I wanted to do a Halibut recipe that inspired me by Giada de Laurentiis, but on Sunday in a small town Halibut was not to be found. Fresh Cod was available, and it was a fine substitute. The Olive Caponata took a while to prepare, but it was worth every minute. The pan sauce was simply Butter and Vermouth reduced to a glaze. Not quite a dieters’ dinner, but close.

INGREDIENTS

For the Caponata

1/4 C of EVOO
1 small red Onion, chopped
1 tp Salt, plus extra for seasoning
1/2 tp freshly ground black Pepper, plus extra for seasoning
1 Celery Stalk, chopped
8 oz frozen Artichoke Hearts, thawed & cut into 1-inch pieces
1 (14-1/2 oz) can diced Tomatoes, with juices
10 pitted Kalamata Olives, halved
3 TB Raisins
1/4 C red Wine Vinegar
1 TB Sugar
1 TB Capers, rinsed & drained

For the Cod

4 (5 to 6 oz) center cut Cod fillets, at least 1-inch thick
3 TB of EVOO
2 TB of Butter
2 TB of Vermouth or White Wine
Salt & freshly ground Black Pepper
3 TB of chopped fresh flat leaf Italian Parsley, for garnish

METHOD For the Caponata

1. In a large skillet, heat the EVOO over medium high heat. Add the Onion & season with Salt & Pepper. Cook until translucent, about 3 minutes.

2. Add the Celery & Artichoke Hearts and cook until soft and the Artichokes are lightly browned, 3 to 4 minutes. Add the Tomatoes, Olives, & Raisins to the pan. Simmer over medium low heat, stirring frequently, until the mixture thickens, about 25 minutes.
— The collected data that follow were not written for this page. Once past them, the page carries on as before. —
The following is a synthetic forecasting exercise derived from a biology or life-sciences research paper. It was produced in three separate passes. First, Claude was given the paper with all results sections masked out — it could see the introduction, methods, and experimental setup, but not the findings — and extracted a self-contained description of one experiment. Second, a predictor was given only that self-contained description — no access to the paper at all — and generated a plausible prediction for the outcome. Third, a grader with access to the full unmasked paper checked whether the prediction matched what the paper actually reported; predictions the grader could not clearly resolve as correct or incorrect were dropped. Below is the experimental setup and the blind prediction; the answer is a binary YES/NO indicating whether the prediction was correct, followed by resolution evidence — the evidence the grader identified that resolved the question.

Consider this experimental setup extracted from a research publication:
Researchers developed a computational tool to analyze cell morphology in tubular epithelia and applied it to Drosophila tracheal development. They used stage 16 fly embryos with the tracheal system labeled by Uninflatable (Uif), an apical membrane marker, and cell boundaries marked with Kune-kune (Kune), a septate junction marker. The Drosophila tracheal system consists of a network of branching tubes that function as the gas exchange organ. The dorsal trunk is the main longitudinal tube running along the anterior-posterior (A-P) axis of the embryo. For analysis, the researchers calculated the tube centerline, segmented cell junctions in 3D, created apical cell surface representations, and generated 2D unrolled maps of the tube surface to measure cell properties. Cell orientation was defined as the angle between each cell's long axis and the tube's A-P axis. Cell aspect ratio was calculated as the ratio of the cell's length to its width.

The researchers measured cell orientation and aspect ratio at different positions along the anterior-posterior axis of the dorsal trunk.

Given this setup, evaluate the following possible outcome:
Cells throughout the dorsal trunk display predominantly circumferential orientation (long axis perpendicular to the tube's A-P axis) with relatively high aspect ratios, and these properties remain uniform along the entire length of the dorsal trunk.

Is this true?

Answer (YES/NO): NO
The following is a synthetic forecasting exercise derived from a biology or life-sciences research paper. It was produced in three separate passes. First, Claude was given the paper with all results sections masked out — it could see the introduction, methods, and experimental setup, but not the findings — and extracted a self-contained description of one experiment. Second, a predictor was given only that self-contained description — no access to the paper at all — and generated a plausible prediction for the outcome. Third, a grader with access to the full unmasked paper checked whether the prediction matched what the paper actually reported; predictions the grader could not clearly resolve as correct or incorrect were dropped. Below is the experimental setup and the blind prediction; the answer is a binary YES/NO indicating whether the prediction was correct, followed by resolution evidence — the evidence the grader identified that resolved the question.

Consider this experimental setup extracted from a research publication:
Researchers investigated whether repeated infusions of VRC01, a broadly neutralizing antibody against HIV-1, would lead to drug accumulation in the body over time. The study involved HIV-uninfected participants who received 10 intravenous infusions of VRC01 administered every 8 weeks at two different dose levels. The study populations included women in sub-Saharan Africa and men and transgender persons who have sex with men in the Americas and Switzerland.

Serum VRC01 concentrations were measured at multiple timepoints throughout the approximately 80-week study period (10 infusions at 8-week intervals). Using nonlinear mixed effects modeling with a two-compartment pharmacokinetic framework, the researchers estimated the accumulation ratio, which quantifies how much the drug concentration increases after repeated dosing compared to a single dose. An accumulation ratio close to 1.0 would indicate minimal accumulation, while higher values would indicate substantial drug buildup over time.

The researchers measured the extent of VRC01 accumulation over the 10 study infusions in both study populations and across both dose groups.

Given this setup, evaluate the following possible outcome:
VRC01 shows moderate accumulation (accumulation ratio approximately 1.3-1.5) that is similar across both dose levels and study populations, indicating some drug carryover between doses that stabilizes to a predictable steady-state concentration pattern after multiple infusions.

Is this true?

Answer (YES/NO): NO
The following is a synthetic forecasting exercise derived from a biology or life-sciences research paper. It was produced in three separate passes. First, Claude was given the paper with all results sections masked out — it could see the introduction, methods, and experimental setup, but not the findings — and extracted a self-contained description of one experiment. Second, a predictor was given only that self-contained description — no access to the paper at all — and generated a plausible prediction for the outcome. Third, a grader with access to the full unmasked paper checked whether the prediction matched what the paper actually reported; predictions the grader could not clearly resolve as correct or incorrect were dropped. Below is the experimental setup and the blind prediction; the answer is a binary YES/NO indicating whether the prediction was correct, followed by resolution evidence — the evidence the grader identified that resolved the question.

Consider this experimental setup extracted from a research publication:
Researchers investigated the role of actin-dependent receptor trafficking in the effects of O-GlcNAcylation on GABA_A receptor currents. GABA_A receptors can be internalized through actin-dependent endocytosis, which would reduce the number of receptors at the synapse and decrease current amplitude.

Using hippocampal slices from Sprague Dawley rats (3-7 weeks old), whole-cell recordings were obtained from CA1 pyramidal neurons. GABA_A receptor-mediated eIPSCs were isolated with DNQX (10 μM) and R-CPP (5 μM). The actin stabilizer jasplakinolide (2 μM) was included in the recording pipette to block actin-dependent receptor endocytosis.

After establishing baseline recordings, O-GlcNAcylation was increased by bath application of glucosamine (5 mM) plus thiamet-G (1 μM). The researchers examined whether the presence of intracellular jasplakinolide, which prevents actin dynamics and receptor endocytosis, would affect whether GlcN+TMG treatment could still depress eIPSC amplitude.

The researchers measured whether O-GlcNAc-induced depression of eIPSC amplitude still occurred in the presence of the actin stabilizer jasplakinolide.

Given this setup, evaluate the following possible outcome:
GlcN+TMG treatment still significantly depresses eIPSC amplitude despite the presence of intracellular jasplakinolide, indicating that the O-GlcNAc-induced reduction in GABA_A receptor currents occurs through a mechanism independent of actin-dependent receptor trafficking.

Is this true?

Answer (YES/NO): YES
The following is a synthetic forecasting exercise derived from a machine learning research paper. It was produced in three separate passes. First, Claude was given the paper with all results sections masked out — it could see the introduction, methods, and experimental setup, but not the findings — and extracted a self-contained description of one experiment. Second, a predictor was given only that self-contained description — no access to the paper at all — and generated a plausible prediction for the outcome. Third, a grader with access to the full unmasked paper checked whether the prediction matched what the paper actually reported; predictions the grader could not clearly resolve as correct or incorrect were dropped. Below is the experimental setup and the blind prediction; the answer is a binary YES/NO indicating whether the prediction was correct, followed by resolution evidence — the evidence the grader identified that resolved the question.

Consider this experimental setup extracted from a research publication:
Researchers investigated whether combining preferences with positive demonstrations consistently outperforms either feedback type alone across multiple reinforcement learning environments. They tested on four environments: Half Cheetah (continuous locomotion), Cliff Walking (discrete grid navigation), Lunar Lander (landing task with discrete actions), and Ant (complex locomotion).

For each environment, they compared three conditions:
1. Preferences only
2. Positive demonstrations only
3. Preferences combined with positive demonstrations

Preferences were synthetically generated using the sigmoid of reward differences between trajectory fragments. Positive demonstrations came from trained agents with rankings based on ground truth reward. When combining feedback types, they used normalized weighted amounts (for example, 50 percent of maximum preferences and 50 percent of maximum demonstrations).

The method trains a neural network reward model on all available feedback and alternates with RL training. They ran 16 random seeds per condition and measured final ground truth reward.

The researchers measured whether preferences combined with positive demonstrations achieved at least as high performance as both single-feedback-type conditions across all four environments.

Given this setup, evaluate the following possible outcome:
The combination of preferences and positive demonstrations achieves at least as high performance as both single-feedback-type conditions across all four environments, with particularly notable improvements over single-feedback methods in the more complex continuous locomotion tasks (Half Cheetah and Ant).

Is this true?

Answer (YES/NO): NO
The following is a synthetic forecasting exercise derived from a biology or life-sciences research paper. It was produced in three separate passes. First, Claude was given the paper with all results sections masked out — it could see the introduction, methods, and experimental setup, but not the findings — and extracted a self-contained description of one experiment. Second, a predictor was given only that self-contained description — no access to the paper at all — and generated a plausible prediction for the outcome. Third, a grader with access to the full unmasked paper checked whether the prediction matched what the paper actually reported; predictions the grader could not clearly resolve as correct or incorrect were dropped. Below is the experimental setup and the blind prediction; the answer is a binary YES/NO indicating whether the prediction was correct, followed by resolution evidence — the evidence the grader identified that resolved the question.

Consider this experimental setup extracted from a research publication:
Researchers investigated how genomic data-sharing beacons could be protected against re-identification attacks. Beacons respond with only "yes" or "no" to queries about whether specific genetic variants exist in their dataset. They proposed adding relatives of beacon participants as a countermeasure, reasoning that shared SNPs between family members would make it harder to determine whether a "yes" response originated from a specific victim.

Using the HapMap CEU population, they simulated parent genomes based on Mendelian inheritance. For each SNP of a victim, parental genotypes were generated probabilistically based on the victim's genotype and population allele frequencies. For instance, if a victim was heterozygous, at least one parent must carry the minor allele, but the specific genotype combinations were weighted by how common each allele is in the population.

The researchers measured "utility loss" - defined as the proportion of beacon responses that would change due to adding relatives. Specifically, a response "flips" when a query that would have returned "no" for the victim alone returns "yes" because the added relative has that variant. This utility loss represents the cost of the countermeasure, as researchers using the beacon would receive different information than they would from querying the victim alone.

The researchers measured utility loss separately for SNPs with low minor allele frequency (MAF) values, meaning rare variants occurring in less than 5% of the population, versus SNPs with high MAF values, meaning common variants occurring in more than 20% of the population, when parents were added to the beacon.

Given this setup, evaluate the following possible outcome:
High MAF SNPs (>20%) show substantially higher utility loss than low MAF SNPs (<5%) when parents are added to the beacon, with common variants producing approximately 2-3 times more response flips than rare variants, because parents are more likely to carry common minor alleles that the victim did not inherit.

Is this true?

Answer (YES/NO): NO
3. Stir in the Vinegar, Sugar, & Capers & season with Salt & Pepper to taste.

METHOD For the Cod

1. Place a nonstick grill pan over medium high heat. Lightly oil the pan before grilling the fish.

2. Drizzle the Cod on both sides with EVOO. Season on both sides with Salt & Pepper. Grill until the flesh flakes easily with a fork, 3 to 4 minutes on each side.

3. Remove the Cod to plates & add Butter & Vermouth to the pan. Reduce until slightly thickened.

4. Spoon the pan sauce over the Cod & top with the Caponata. Garnish with chopped Parsley & serve.


RECIPE

Serves 2

A CookTale

This week at the local PriceChopper, Lobsters from 1 to 5 pounds are on sale at $6.99. At these prices it’s a great opportunity to gorge on this usually pricey treat. Wouldn’t it be great if one day they did this with Caviar? Oh well, I’ll take what I get and be quite satisfied.

Serves 2

INGREDIENTS

2 1-1/2 LB Lobster (steamed)
4 oz of Spaghetti
1 C of Marinara Sauce (homemade or Rao’s, or more if needed)
1/3 C of Basil Leaves (cut to a chiffonade)
Sea Salt
2 TB of EVOO

METHOD

1, Have the fishmonger steam the Lobsters or do them yourself. If so, send them to Lobster heaven mercifully by quickly inserting the point of a chef’s knife into the top of the head. This immediately does the job. Then steam them for 13 to 14 minutes.

2, Crack the shells & carefully remove the Lobster Meat.

3.Cook the Spaghetti with Sea Salt in boiling water according to package directions, drain and add to a large pan. Add the cup of Marinara sauce, pieces of the Lobster Meat & the chiffonade of Basil. Toss together & add as many pieces of Lobster Meat as satisfies your appetite.